**Task prompt**
In the netdev mailing-list reply below, what change does Leonard Crestez say would avoid the padding in the key struct?
# start of Excerpt to read
Netdev Archive on lore.kernel.org
help / color / mirror / Atom feed
From: David Ahern <dsahern@gmail.com>
To: Dmitry Safonov <0x7f454c46@gmail.com>,
	Leonard Crestez <cdleonard@gmail.com>
Cc: Eric Dumazet <edumazet@google.com>,
	"David S. Miller" <davem@davemloft.net>,
	Herbert Xu <herbert@gondor.apana.org.au>,
	Kuniyuki Iwashima <kuniyu@amazon.co.jp>,
	David Ahern <dsahern@kernel.org>,
	Hideaki YOSHIFUJI <yoshfuji@linux-ipv6.org>,
	Jakub Kicinski <kuba@kernel.org>,
	Yuchung Cheng <ycheng@google.com>,
	Francesco Ruggeri <fruggeri@arista.com>,
	Mat Martineau <mathew.j.martineau@linux.intel.com>,
	Christoph Paasch <cpaasch@apple.com>,
	Ivan Delalande <colona@arista.com>,
	Priyaranjan Jha <priyarjha@google.com>,
	Menglong Dong <dong.menglong@zte.com.cn>,
	open list <linux-kernel@vger.kernel.org>,
	linux-crypto@vger.kernel.org,
	Network Development <netdev@vger.kernel.org>,
	Dmitry Safonov <dima@arista.com>
Subject: Re: [RFCv2 1/9] tcp: authopt: Initial support and key management
Date: Wed, 11 Aug 2021 11:15:52 -0600	[thread overview]
Message-ID: <ac911d47-eef7-c97b-9a77-f386546b56e8@gmail.com> (raw)
In-Reply-To: <68749e37-8e29-7a51-2186-7692f5fd6a79@gmail.com>

On 8/11/21 8:31 AM, Dmitry Safonov wrote:
> On 8/11/21 9:29 AM, Leonard Crestez wrote:
>> On 8/10/21 11:41 PM, Dmitry Safonov wrote:
> [..]
>>>> +       u32 flags;
>>>> +       /* Wire identifiers */
>>>> +       u8 send_id, recv_id;
>>>> +       u8 alg_id;
>>>> +       u8 keylen;
>>>> +       u8 key[TCP_AUTHOPT_MAXKEYLEN];
>>>> +       struct rcu_head rcu;
>>>
>>> This is unaligned and will add padding.
>>
>> Not clear padding matters. Moving rcu_head higher would avoid it, is
>> that what you're suggesting.
> 
> Yes.
> 
>>> I wonder if it's also worth saving some bytes by something like
>>> struct tcp_ao_key *key;
>>>
>>> With
>>> struct tcp_ao_key {
>>>        u8 keylen;
>>>        u8 key[0];
>>> };
>>>
>>> Hmm?
>>
>> This increases memory management complexity for very minor gains. Very
>> few tcp_authopt_key will ever be created.
# end of Excerpt to read
# start of Raw data
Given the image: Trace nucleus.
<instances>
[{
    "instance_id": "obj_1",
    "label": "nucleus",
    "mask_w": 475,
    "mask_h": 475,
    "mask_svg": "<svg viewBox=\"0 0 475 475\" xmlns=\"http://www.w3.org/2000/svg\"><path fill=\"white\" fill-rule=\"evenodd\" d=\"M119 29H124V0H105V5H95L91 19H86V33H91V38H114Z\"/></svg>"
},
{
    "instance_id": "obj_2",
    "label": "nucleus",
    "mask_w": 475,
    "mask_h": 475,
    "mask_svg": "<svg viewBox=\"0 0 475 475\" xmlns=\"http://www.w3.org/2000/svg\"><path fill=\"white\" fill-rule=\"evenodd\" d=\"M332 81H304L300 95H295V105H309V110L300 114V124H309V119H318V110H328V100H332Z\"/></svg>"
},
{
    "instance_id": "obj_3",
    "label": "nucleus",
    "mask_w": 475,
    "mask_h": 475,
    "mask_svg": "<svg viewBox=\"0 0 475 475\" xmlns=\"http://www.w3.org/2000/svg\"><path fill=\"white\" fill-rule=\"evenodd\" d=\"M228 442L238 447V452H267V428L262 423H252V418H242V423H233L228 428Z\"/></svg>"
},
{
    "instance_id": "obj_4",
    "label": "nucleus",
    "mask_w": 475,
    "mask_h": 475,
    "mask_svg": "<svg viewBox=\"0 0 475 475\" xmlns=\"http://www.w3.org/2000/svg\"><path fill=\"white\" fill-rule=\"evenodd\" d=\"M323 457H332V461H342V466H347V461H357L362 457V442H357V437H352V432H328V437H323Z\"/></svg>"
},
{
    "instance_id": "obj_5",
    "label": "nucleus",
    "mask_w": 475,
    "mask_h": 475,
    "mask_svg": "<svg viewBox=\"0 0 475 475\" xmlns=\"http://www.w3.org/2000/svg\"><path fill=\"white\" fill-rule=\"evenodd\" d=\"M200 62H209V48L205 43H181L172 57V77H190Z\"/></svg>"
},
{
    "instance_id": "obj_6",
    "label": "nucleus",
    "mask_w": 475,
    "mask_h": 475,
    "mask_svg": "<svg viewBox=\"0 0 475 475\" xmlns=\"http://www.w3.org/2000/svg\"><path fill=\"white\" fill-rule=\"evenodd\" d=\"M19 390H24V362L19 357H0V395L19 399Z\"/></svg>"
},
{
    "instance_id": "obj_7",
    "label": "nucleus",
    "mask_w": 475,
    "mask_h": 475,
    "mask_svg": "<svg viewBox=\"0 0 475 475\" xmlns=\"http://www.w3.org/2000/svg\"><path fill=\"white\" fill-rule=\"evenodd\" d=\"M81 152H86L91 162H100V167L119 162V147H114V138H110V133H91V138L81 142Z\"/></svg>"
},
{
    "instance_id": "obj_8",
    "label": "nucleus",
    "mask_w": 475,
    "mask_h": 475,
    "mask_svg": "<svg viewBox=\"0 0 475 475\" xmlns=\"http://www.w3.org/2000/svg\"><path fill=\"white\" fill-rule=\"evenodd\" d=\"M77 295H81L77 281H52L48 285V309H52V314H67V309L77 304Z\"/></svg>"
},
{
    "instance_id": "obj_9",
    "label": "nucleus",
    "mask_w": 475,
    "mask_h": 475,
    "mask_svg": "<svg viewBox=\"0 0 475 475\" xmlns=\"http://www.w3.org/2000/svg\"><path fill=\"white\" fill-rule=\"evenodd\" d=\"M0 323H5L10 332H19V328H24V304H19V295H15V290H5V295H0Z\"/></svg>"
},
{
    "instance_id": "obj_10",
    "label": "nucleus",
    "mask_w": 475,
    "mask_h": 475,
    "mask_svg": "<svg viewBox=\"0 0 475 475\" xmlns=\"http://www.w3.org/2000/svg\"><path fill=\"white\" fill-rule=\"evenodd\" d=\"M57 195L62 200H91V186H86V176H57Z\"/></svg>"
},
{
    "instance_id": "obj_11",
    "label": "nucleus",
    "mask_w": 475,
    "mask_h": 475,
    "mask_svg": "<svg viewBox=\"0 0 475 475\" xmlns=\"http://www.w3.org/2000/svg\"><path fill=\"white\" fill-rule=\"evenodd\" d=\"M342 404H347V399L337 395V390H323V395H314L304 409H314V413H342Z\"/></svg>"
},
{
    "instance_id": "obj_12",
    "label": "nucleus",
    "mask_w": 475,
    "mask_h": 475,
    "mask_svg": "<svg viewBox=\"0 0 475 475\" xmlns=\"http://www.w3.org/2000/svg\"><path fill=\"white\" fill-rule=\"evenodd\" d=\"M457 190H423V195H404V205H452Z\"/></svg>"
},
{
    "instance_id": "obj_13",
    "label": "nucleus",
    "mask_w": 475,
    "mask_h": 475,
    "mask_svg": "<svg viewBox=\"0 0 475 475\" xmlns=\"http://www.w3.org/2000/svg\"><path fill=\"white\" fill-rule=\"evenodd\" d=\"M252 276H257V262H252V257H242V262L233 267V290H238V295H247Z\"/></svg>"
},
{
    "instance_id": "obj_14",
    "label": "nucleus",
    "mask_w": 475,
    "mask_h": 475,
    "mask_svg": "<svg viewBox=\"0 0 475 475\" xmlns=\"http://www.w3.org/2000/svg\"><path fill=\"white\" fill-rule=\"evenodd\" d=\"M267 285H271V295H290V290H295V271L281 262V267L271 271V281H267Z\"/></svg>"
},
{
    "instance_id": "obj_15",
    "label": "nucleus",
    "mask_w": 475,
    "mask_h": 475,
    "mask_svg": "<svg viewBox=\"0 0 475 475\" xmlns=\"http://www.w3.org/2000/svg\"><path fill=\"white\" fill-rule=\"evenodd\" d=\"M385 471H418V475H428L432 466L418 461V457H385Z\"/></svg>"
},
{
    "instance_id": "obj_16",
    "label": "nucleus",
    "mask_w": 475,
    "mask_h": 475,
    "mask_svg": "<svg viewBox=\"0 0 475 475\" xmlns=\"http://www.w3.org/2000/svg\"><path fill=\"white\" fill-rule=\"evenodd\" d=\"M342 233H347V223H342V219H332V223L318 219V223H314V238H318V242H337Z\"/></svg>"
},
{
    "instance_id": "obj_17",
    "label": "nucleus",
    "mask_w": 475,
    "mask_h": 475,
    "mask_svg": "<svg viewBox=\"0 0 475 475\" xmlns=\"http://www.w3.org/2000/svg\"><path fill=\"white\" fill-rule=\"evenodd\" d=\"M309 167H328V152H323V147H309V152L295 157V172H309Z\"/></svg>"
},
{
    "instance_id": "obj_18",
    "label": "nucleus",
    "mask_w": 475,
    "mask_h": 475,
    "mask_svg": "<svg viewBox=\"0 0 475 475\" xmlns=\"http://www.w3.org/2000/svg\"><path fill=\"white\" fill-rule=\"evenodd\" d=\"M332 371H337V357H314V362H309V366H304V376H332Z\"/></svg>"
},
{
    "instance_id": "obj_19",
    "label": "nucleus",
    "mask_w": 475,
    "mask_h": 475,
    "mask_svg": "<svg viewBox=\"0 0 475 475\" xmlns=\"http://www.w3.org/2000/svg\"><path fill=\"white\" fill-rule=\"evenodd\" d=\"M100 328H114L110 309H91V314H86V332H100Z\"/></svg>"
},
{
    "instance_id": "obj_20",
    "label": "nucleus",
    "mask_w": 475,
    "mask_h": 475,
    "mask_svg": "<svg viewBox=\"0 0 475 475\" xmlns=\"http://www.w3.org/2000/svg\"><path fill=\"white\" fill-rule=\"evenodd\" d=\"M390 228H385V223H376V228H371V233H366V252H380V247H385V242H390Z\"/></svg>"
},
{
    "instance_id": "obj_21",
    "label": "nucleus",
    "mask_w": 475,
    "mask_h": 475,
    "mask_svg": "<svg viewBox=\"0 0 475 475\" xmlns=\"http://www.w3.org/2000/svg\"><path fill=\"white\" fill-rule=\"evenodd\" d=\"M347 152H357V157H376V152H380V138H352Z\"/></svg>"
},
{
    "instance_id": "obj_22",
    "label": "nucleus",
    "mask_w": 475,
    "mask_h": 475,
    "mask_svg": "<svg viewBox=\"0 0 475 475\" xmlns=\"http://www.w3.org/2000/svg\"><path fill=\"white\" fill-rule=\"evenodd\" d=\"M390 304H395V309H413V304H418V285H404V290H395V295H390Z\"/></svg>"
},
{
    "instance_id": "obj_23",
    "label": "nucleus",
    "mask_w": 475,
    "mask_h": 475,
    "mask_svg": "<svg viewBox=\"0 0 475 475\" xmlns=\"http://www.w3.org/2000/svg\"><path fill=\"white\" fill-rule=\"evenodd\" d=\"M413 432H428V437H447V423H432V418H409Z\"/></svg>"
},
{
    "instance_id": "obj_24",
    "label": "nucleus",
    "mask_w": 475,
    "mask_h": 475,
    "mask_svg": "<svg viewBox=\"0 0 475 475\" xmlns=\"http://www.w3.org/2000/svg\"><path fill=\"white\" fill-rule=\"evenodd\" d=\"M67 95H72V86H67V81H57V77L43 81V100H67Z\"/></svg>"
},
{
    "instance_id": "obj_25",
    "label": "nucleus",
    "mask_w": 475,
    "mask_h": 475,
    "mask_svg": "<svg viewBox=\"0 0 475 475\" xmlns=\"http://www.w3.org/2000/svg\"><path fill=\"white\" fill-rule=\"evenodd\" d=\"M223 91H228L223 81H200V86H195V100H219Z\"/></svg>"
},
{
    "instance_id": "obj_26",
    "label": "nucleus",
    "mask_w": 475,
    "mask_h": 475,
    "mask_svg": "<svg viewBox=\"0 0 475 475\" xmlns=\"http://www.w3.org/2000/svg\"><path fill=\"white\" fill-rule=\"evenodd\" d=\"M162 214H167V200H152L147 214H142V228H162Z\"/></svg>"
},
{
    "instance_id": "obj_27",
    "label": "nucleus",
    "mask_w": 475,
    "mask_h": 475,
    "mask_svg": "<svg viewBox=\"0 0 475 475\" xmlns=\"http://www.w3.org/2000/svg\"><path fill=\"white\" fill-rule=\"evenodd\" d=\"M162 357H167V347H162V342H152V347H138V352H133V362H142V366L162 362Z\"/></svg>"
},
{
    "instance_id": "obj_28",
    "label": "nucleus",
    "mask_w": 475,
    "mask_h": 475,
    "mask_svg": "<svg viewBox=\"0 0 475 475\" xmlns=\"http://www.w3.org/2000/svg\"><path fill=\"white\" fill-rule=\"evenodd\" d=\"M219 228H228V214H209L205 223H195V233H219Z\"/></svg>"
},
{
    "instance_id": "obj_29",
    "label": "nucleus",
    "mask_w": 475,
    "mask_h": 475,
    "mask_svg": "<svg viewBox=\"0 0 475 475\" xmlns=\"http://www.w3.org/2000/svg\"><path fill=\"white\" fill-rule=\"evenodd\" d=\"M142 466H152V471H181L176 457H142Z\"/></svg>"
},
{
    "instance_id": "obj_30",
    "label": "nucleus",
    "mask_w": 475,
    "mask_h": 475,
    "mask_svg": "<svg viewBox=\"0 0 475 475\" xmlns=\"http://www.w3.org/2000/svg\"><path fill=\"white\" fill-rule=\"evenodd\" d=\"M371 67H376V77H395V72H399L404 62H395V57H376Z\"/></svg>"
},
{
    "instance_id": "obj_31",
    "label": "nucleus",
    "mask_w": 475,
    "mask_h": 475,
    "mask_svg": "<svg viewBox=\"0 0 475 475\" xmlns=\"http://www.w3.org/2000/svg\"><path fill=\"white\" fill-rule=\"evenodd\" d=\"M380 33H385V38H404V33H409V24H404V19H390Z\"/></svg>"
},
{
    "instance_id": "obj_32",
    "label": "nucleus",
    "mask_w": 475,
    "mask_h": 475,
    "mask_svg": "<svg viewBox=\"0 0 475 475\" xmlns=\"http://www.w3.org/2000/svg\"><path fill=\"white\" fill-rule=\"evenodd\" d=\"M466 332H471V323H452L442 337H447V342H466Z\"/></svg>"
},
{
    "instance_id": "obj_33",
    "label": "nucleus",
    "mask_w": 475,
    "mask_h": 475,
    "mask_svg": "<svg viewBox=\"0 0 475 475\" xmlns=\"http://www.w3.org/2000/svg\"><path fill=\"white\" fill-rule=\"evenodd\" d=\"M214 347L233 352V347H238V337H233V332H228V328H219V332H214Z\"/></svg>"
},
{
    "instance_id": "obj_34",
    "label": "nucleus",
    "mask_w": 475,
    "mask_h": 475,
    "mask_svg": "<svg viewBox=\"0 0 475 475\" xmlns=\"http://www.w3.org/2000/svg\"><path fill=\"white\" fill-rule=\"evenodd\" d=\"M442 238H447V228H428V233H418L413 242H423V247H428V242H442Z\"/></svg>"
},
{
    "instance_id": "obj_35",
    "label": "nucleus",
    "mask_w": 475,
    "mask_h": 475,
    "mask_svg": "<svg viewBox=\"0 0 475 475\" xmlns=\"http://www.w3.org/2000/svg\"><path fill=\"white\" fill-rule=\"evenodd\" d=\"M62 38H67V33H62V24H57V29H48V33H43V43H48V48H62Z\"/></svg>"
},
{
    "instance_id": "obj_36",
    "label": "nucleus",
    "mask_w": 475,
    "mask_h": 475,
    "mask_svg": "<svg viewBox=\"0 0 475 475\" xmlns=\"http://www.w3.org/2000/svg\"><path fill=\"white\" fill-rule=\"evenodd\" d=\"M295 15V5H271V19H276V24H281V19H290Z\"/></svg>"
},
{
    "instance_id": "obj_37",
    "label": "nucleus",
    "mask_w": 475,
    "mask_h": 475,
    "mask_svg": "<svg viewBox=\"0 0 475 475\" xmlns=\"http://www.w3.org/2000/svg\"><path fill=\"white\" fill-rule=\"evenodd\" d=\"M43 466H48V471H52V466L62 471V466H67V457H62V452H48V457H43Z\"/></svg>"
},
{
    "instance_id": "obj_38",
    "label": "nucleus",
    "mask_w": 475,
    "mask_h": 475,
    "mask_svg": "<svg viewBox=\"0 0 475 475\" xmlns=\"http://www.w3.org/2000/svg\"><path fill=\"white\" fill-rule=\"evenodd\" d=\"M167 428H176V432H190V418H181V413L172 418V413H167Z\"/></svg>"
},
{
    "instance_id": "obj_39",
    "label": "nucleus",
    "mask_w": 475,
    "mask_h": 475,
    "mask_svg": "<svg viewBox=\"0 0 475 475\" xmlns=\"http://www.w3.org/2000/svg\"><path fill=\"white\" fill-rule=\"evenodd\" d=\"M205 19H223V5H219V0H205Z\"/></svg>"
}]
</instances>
# end of Raw data
**Exercise output**
Moving rcu_head higher.